Tra Yamamay e Carpisa avete 1.300 punti vendita (1.000 solo in Italia, 300 in altri 40 Paesi) e 250 negozi sono a gestione diretta (180 in Italia e 70 all’estero). Avevate annunciato rinnovamenti in parecchi di questi negozi. Di cosa si tratta?

«In corso Vittorio Emanuele a Milano nei giorni scorsi ha riaperto lo storico negozio Yamamay con novità tecnologiche, molte curiosità e servizi innovativi per la clientela. È un primo esempio concreto di integrazione fra l’online e l’offline. Ci sono parecchie agevolazioni per i clienti. Fra le altre novità la digitalizzazione della vendita con un’addetta che seguirà passo passo le scelte del cliente con un palmare consentendogli di evitare le code alla cassa o di ricevere i suoi capi direttamente a casa».

Avete 2.400 dipendenti, quasi l’80 per cento di donne con età media sotto i 30 anni. Lei ha detto che la forza del gruppo è in questi ragazzi.

«Certamente. E anche nel gruppo storico che li guida. Vede, noi ci sentiamo ancora piccoli, abbiamo fame. La nostra forza è questa. Non ci accontentiamo. È una crescita che non si può fermare. Dobbiamo continuamente alzare l’asticella».

Investendo molto nella ricerca e nell’innovazione.

«Obbligatoriamente. Non basta più indovinare un buon rapporto qualità prezzo per vincere le sfide di oggi. Occorre ben altro. L’innovazione tecnologica anche per una fascia di prezzi medi come la nostra è quella che fa la differenza. Per noi innovare vuol dire studiare nuovi materiali più leggeri e resistenti. Penso a Carpisa, ad esempio. Il cliente vuole una valigia bella, leggera e indistruttibile. Ma non solo, si aspetta anche qualcosa di più, e presto saremo in grado di accontentarlo perché la valigeria si presta molto a queste innovazioni tecnologiche che renderanno i nostri prodotti ancora più appetibili. Penso anche ai reggiseni tridimensionali di Yamamay o ai costumi Jaked che vincono competizioni internazionali (indossando un costume Jaked Federica Pellegrini vinse i mondiali, ndr). Questa sarà l’evoluzione dell’azienda. Quando siamo entrati nel mercato la prima innovazione che abbiamo portato è stata quella del colore. Oggi due valigie su cinque sono Carpisa. Ma non è più sufficiente basarsi sui volumi. Bisogna dare qualcosa in più e questo qualcosa in più è nella tecnologia. È quello che fa la differenza».

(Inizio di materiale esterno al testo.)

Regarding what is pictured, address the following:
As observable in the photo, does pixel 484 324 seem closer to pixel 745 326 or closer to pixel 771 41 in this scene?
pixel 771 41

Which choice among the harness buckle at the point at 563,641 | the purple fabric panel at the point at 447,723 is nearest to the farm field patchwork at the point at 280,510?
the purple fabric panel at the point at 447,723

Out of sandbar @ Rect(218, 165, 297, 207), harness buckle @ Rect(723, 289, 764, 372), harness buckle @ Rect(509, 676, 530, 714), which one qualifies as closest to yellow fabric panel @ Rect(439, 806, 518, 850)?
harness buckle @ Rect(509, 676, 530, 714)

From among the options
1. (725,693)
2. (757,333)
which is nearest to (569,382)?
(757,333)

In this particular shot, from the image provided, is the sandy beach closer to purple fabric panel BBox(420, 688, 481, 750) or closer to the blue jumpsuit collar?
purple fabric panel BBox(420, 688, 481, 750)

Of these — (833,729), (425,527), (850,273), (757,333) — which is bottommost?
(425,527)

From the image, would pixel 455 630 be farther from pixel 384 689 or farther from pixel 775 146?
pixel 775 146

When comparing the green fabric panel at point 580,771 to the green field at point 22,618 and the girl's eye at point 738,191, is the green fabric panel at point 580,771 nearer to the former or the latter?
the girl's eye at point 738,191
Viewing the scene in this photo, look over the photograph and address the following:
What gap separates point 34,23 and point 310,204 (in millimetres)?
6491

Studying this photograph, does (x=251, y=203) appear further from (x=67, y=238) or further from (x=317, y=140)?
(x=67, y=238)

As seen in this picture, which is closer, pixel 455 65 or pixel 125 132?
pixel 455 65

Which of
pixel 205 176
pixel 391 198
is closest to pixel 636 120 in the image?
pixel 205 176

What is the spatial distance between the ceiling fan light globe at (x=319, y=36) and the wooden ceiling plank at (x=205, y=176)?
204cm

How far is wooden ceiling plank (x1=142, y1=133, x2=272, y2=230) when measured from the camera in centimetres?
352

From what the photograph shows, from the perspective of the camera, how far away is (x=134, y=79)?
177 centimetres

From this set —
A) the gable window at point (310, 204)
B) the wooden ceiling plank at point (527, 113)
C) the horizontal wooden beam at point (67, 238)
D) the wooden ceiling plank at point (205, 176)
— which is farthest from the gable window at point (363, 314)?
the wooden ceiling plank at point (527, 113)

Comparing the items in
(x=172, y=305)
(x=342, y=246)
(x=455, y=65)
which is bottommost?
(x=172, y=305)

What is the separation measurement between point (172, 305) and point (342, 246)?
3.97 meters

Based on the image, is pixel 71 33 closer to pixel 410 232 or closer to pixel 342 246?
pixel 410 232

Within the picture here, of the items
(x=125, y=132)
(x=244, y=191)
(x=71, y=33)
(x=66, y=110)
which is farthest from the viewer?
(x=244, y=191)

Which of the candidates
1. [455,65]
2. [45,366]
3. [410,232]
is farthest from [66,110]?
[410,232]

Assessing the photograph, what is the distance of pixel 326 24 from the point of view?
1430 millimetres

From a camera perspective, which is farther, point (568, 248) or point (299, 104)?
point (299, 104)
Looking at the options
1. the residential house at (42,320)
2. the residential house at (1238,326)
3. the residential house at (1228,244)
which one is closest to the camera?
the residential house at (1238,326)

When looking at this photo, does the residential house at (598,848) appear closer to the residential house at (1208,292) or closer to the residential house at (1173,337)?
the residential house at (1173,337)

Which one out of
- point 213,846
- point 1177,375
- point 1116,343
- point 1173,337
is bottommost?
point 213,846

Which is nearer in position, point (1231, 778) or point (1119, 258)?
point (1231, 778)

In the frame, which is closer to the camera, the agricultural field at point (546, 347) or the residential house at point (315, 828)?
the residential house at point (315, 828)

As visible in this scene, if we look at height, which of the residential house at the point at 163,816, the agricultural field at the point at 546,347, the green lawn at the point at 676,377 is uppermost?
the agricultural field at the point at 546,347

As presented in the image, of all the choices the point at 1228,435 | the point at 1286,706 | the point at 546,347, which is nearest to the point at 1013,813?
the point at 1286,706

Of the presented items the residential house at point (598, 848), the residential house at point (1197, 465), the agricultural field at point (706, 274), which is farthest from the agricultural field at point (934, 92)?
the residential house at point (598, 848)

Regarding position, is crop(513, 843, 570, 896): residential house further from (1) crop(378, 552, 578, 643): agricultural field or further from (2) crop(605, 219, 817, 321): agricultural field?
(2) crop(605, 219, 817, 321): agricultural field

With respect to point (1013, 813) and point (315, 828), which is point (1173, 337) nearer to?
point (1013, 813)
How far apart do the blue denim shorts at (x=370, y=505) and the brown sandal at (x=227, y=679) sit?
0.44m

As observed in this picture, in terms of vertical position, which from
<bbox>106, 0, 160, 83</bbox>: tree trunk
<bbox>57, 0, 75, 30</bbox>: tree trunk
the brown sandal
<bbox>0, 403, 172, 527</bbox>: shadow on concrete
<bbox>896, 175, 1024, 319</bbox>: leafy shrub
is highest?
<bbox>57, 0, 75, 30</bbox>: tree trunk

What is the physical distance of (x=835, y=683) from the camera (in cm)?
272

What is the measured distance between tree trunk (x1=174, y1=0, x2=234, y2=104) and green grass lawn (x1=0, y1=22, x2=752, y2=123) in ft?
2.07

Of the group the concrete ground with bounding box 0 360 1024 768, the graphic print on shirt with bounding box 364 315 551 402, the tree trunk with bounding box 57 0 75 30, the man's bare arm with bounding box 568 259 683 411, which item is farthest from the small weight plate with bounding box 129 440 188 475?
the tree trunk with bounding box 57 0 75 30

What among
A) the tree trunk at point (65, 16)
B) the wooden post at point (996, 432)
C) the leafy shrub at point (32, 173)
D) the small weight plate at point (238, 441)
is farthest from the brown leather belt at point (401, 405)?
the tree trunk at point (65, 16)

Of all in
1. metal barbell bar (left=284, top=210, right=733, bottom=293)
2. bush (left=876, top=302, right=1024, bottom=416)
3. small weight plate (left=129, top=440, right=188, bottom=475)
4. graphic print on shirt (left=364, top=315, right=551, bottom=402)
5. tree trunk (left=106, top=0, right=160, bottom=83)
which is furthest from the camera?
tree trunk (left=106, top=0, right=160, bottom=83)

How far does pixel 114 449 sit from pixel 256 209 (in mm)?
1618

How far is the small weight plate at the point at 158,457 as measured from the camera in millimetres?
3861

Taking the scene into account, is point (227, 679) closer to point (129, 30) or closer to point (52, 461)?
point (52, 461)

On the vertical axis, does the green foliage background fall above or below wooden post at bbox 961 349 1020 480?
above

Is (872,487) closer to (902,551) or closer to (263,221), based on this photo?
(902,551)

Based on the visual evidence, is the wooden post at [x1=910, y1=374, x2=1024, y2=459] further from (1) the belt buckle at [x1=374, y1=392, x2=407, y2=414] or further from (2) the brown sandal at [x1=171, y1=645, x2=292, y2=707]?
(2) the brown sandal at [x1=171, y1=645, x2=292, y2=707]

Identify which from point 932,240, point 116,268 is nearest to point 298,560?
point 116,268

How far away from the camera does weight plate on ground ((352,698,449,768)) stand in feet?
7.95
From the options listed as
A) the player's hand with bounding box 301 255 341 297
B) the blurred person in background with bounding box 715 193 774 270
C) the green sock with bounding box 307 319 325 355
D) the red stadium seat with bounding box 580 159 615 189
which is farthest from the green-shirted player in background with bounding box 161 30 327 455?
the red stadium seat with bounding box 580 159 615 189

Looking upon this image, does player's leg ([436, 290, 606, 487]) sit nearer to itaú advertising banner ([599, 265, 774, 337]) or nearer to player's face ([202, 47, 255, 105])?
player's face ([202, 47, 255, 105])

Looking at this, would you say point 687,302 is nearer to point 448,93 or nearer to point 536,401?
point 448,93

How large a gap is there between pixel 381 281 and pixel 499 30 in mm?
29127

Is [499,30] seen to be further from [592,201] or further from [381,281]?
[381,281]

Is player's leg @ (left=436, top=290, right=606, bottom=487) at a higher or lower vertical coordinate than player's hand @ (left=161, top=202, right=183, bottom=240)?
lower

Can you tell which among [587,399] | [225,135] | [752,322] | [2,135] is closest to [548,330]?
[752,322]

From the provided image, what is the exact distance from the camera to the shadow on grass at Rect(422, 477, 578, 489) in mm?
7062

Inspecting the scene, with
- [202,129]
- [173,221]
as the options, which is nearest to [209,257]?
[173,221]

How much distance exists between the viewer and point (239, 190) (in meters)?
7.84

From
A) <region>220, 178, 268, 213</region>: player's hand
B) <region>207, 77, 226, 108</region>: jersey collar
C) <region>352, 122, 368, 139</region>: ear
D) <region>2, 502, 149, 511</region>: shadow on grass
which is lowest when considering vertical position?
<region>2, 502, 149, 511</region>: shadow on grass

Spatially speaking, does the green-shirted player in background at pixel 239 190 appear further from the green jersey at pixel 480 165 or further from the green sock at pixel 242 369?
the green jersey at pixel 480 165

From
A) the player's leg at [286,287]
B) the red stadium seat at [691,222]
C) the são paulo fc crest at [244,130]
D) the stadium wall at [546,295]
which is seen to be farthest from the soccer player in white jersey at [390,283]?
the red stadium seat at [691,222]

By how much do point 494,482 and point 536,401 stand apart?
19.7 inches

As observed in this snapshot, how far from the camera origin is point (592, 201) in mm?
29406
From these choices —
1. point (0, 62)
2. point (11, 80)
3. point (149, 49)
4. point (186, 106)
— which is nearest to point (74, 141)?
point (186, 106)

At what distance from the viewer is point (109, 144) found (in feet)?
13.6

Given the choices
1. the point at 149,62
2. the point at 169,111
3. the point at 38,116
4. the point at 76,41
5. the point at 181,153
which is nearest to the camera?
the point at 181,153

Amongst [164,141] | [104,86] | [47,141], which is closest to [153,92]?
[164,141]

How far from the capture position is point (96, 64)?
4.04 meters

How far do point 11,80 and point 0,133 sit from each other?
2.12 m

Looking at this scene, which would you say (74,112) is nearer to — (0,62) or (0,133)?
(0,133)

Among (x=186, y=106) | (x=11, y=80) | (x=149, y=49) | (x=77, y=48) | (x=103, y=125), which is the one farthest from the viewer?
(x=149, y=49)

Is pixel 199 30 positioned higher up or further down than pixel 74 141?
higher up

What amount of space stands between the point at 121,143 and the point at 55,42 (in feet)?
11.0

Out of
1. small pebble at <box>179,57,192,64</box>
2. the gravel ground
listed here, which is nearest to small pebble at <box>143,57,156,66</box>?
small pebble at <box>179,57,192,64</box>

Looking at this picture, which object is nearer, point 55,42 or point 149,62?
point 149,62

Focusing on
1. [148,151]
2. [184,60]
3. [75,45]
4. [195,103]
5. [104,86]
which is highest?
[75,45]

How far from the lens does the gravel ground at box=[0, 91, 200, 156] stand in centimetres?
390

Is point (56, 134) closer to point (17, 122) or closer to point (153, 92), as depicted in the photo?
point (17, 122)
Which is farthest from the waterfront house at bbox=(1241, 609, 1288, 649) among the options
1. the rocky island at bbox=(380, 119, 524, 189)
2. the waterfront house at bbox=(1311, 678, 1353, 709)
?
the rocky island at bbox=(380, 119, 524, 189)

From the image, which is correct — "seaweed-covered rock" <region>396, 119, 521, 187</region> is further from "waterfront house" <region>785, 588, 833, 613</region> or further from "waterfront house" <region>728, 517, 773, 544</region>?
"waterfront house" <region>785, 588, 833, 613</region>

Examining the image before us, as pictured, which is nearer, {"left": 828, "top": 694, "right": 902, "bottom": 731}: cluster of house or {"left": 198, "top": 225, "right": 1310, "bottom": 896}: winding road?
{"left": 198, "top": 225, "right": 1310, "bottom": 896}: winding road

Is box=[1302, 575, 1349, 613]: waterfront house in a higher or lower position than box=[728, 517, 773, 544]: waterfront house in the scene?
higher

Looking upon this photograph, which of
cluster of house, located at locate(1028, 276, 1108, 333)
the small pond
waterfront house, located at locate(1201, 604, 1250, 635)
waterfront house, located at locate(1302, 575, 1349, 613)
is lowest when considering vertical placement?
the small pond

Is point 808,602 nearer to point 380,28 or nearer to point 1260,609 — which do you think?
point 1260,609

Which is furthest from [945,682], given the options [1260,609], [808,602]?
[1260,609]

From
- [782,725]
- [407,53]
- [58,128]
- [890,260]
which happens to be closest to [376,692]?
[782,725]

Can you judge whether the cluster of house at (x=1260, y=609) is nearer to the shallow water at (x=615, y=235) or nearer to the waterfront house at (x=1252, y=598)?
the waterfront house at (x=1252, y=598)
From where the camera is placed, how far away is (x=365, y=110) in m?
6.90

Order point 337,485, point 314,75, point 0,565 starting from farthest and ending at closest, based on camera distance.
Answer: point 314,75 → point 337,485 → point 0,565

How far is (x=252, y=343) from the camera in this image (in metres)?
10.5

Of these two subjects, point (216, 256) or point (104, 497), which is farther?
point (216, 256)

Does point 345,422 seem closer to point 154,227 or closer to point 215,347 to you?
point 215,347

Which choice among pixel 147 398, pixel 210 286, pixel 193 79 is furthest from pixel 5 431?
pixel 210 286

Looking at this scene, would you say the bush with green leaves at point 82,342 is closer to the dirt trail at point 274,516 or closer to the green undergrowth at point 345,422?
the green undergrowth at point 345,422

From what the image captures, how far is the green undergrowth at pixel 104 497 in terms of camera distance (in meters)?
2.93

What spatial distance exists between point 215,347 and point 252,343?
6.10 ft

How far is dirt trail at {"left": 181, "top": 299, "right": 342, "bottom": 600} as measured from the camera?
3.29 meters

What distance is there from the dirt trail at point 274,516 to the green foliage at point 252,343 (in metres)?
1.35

L’export rappresenta il 30 per cento del vostro fatturato. Su quali mercati esteri puntate di più?

«Il Medio Oriente e la Cina. Sulla Cina abbiamo un programma di aperture e di vendite online piuttosto ambizioso».

Il vostro obiettivo è di arrivare a un fatturato di 500 milioni entro il 2020?

«Il numero più o meno è quello, ma fortunatamente non abbiamo pressing di crescita derivati da investitori finanziari o da richieste di mercato, abbiamo la fortuna di guidare la crescita, senza forzarla. Il nostro principale obiettivo è quello di fare dei prodotti fatti bene e in maniera sostenibile».